Nos últimos meses, passei por tempos em que precisei fazer escolhas e decidir de que lado eu queria ficar, que trajetória desejava para a mim e se eu ficaria com meus princípios ou com o sucesso. Escolhi o primeiro, e não me arrependo disso por mais que isso demande uma série de situações complexas, mas estou em paz comigo mesmo.
As escolhas que tive a fazer – e não foram poucas – tiveram cada uma delas suas consequências, por serem situações muito serias e que mudariam substancialmente minha vida presente e futura. Poucas vezes estive imerso em tamanha complexidade de decisões, mas foi então que percebi o quanto tinha crescido como pessoa.
Tudo que fiz foi depois de diversas noites de reflexão, nenhum ato impensado ou tomado no calor do momento. Sabia que precisava escolher qual trajeto seguir, e não optei pelo mais fácil, mas por aquele que acho que me fará feliz. Se vai dar certo eu não sei, mas que eu fico em paz quando vou dormir, isso é certo.
Precisei analisar não somente o que iria me beneficiar a curto prazo, mas aquilo que eu queria para o restante da minha humilde existência.
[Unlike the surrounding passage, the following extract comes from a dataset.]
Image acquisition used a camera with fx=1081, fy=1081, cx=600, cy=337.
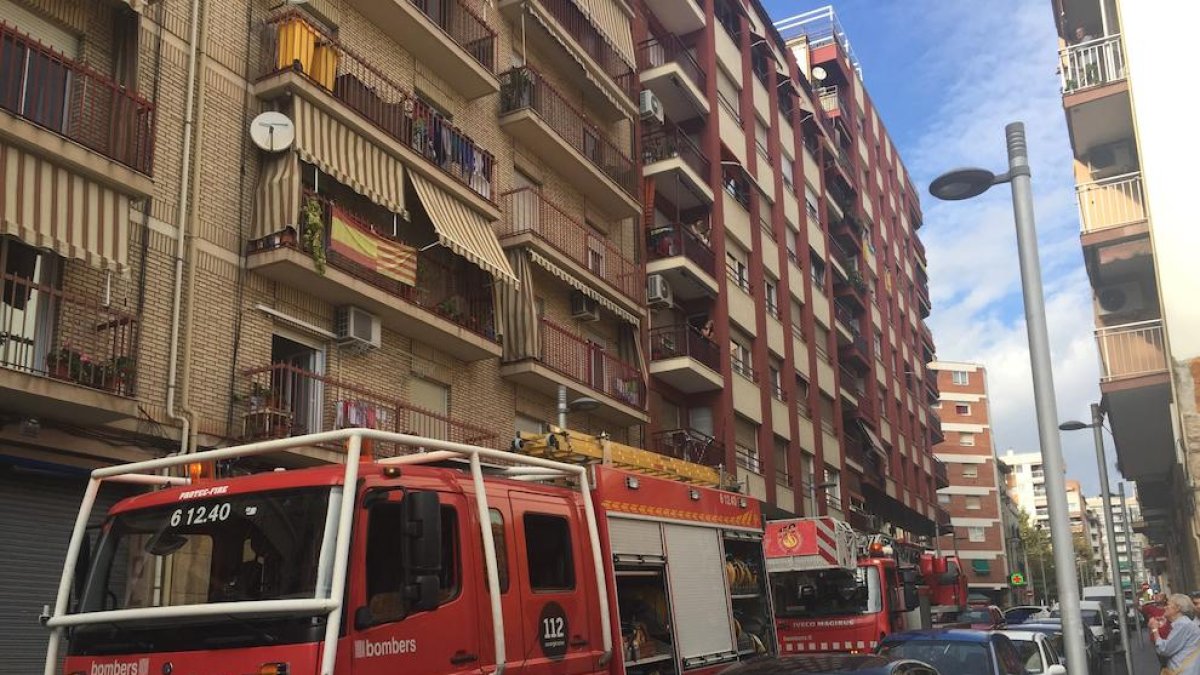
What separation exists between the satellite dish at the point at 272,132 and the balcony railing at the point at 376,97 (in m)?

Notei que as percepções que tenho sobre aquilo que me faz feliz estão corretas e que precisava mudar para que algumas delas ficassem ainda melhores.
Para muitas pessoas a mudança causa medo ou até pânico, e eu não posso negar que sinto medo e até tristeza com algumas mudanças que acontecerão na minha vida, como por exemplo concluir o doutorado e ter que sair da UFRGS – ficando afastado das pessoas e de lugares que amo. Sim, eu tenho medo das mudanças, no entanto, eu não me deixo sucumbir pelos meus medos.
Sempre que passamos por mudanças que envolvem afetos tudo se torna mais complicado e doloroso, mas seguir adiante é preciso, porque os amigos podem eventualmente estar longe, mas jamais ficarão distantes. Muitas vezes o problema não está na incerteza do futuro, mas em deixar um passado de alegrias. Isso porque, se a gente não pode mudar o passado, o futuro está nas mãos de cada um de nós, e não depende de mais ninguém sermos ou não felizes.
Não estou querendo prescrever uma receita ou ficar contando dos meus medos, mas acho que uma reflexão sobre as escolhas que fazemos é sempre salutar. Não conheço nenhum caso onde a acomodação não tenha gerado acumulo de frustrações, então prefiro errar por ter tentado mudar, do que assistir inerte ao que me faz mal.
Saber o que dará certo ou não é algo que depende de diversos fatores, não apenas de nossa vontade. O que a gente pode fazer é arriscar, buscar o que nos faz bem e que temos a convicção de que é o melhor. Ter a noção de que não temos pleno controle sobre o que nos acontece é libertador por retirar uma carga de responsabilidade que não nos pertence, é também um ato de humildade, afinal, nós não somos o centro do universo ou donos do mundo.
Seja como for, nós somos as escolhas que fazemos e arcamos com cada um de nossos atos. Pior do que decidir errado é deixar que a maré nos leve, e que o acaso nos proteja, como diz o cancioneiro. Mudar dói, mas não mata, e o que não nos mata, nos fortalece.